◆ 提示文 ◆
========================================

Wise(ワイズ)というサービスをご存知でしょうか。海外旅行での使い方や活用が注目されており、従来の海外決済手段を見直すきっかけになるかもしれません。Wiseを利用するメリットだけでなく、もちろんデメリットも理解した上で、海外で使う準備を整えることが大切です。
多くの方が海外旅行の準備で頭を悩ませるのが「お金の管理」です。高額な両替手数料、分かりにくい為替レート、多額の現金を持ち歩く不安…。これらは多くの旅行者が経験する共通の悩みでしょう。
この記事では、そうした悩みを解決する可能性を秘めたWiseが使える国や通貨、気になる手数料、そして安全性について解説します。海外旅行での両替やATM利用はもちろん、便利なデビットカードとデジタルカードの違いも具体的にカバーします。旅行前の準備や入金方法から、留学や長期滞在での応用まで、Wiseを賢く使いこなすための情報を網羅的にお届けします。
- Wiseが海外旅行でなぜお得なのかが分かる
- 具体的な手数料や使える国が把握できる
- 旅行前の準備から現地での使い方までが理解できる
- メリットとデメリットを知り賢く活用できる
Wiseの海外旅行での使い方|基本情報と特徴

- Wise(ワイズ)の特徴と仕組み
- Wise活用のメリット・デメリット
- 使える国・通貨や手数料の目安
- 安全性は?資金の保護について
- 海外留学や長期滞在での活用
Wise(ワイズ)の特徴と仕組み
Wise(ワイズ)は、ロンドンに本社を置くフィンテック企業が提供する、海外送金や多通貨管理に特化した金融サービスです。以前は「TransferWise」という名称で知られていましたが、送金だけでなく多通貨口座やデビットカードなどサービス内容が拡大したことに伴い、2021年に「Wise」へとブランド名を変更しました。

========================================

◆ データ ◆
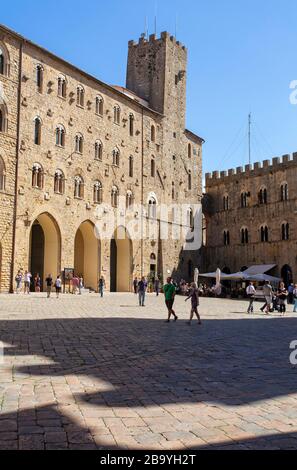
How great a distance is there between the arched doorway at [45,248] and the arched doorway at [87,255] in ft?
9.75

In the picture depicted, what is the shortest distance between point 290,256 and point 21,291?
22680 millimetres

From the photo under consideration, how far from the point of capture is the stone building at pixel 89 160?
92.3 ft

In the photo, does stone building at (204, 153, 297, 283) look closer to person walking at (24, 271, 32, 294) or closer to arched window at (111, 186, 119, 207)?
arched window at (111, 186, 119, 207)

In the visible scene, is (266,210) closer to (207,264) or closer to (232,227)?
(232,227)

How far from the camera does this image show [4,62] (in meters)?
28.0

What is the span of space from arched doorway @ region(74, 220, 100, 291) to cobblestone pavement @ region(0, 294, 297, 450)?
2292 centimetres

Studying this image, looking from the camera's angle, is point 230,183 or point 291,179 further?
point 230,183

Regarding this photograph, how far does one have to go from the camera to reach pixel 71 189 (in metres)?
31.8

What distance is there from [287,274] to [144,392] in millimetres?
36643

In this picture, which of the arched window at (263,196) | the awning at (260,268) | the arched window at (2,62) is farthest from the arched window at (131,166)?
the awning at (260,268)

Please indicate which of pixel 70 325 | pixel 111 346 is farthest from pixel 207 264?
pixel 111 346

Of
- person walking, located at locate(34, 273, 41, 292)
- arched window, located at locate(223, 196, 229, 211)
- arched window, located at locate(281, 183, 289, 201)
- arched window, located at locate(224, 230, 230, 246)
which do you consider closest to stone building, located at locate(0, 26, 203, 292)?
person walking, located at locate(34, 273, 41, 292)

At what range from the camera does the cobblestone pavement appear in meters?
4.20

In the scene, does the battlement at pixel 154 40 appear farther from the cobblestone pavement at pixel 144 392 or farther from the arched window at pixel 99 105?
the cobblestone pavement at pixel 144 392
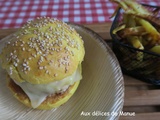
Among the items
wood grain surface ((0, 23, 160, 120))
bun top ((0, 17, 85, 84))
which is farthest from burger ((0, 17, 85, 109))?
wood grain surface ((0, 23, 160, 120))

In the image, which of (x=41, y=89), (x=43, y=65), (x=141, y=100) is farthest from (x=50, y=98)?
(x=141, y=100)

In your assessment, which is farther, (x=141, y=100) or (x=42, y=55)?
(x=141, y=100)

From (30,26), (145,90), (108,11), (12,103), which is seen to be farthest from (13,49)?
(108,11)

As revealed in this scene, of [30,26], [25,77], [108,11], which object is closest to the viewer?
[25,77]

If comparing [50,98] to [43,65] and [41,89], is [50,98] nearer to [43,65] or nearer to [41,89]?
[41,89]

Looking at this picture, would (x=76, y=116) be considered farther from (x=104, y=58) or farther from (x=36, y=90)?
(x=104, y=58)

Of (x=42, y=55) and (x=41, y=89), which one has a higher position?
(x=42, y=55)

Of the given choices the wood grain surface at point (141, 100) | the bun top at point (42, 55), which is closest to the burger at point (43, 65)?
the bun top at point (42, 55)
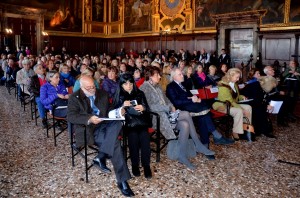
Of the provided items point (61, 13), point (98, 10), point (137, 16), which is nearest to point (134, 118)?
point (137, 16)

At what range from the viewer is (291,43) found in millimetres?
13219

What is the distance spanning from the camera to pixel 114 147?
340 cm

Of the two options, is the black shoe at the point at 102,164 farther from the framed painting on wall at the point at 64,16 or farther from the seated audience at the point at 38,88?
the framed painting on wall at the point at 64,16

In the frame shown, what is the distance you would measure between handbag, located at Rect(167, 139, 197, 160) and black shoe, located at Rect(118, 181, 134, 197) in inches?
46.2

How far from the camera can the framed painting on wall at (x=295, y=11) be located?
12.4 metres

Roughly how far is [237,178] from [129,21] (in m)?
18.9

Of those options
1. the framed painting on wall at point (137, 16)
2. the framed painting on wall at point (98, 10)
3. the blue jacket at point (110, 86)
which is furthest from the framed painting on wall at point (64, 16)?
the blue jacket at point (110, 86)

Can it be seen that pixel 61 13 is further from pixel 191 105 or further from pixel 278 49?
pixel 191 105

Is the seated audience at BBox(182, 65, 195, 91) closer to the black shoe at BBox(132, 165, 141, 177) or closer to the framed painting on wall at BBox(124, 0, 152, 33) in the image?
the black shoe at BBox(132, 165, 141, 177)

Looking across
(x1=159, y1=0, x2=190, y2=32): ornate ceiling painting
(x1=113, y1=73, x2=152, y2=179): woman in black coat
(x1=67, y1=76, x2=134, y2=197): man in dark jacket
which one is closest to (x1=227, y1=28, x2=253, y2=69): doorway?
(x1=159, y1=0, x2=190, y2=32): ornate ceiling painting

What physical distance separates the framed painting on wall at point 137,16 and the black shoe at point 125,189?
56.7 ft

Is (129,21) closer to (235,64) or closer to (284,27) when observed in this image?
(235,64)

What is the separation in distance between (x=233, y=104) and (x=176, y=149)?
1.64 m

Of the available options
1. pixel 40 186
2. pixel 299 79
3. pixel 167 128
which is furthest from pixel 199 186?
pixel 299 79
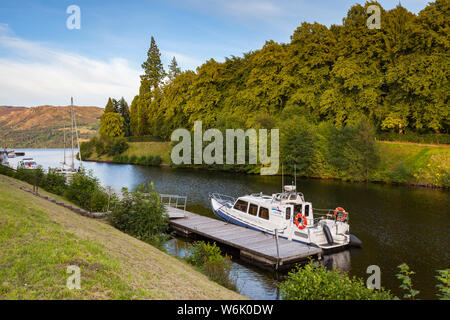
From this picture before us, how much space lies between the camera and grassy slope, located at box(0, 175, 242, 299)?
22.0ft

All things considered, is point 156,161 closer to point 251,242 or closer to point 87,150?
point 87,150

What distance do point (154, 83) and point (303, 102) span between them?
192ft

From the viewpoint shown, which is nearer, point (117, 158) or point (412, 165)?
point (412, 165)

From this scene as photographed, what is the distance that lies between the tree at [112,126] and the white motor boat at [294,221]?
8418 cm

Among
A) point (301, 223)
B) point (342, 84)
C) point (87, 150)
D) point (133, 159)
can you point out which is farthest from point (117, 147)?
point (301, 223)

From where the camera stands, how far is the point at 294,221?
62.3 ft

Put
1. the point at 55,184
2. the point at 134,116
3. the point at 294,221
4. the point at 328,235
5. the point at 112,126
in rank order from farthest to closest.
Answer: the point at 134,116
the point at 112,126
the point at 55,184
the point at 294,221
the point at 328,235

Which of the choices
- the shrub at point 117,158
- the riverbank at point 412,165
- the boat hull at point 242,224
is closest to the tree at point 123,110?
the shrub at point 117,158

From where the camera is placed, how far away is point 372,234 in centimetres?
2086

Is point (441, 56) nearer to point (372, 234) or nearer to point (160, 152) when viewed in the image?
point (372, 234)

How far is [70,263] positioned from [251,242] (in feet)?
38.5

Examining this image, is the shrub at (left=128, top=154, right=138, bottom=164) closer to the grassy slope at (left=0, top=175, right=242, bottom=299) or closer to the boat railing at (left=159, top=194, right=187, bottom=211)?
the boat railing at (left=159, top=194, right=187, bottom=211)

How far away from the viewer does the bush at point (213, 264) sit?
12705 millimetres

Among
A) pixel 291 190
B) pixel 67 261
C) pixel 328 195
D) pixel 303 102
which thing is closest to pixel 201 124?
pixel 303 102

========================================

◆ 課題一覧 ◆
[1] 提示文のうち「多くの方が海外旅行の準備で頭」で始まり「情報を網羅的にお届けします。」で終わる範囲を、「旅行者」を「渡航者」に差し替えて書き直してください。
[2] 提示文が海外旅行の「お金の管理」について多くの旅行者に共通する悩みとして挙げているものを、すべて列挙してください。
解答の根拠は提示文だけに限ること。

◆ 記述解答 ◆
[1]
多くの方が海外旅行の準備で頭を悩ませるのが「お金の管理」です。高額な両替手数料、分かりにくい為替レート、多額の現金を持ち歩く不安…。これらは多くの渡航者が経験する共通の悩みでしょう。
この記事では、そうした悩みを解決する可能性を秘めたWiseが使える国や通貨、気になる手数料、そして安全性について解説します。海外旅行での両替やATM利用はもちろん、便利なデビットカードとデジタルカードの違いも具体的にカバーします。旅行前の準備や入金方法から、留学や長期滞在での応用まで、Wiseを賢く使いこなすための情報を網羅的にお届けします。

[2]
- 高額な両替手数料
- 分かりにくい為替レート
- 多額の現金を持ち歩く不安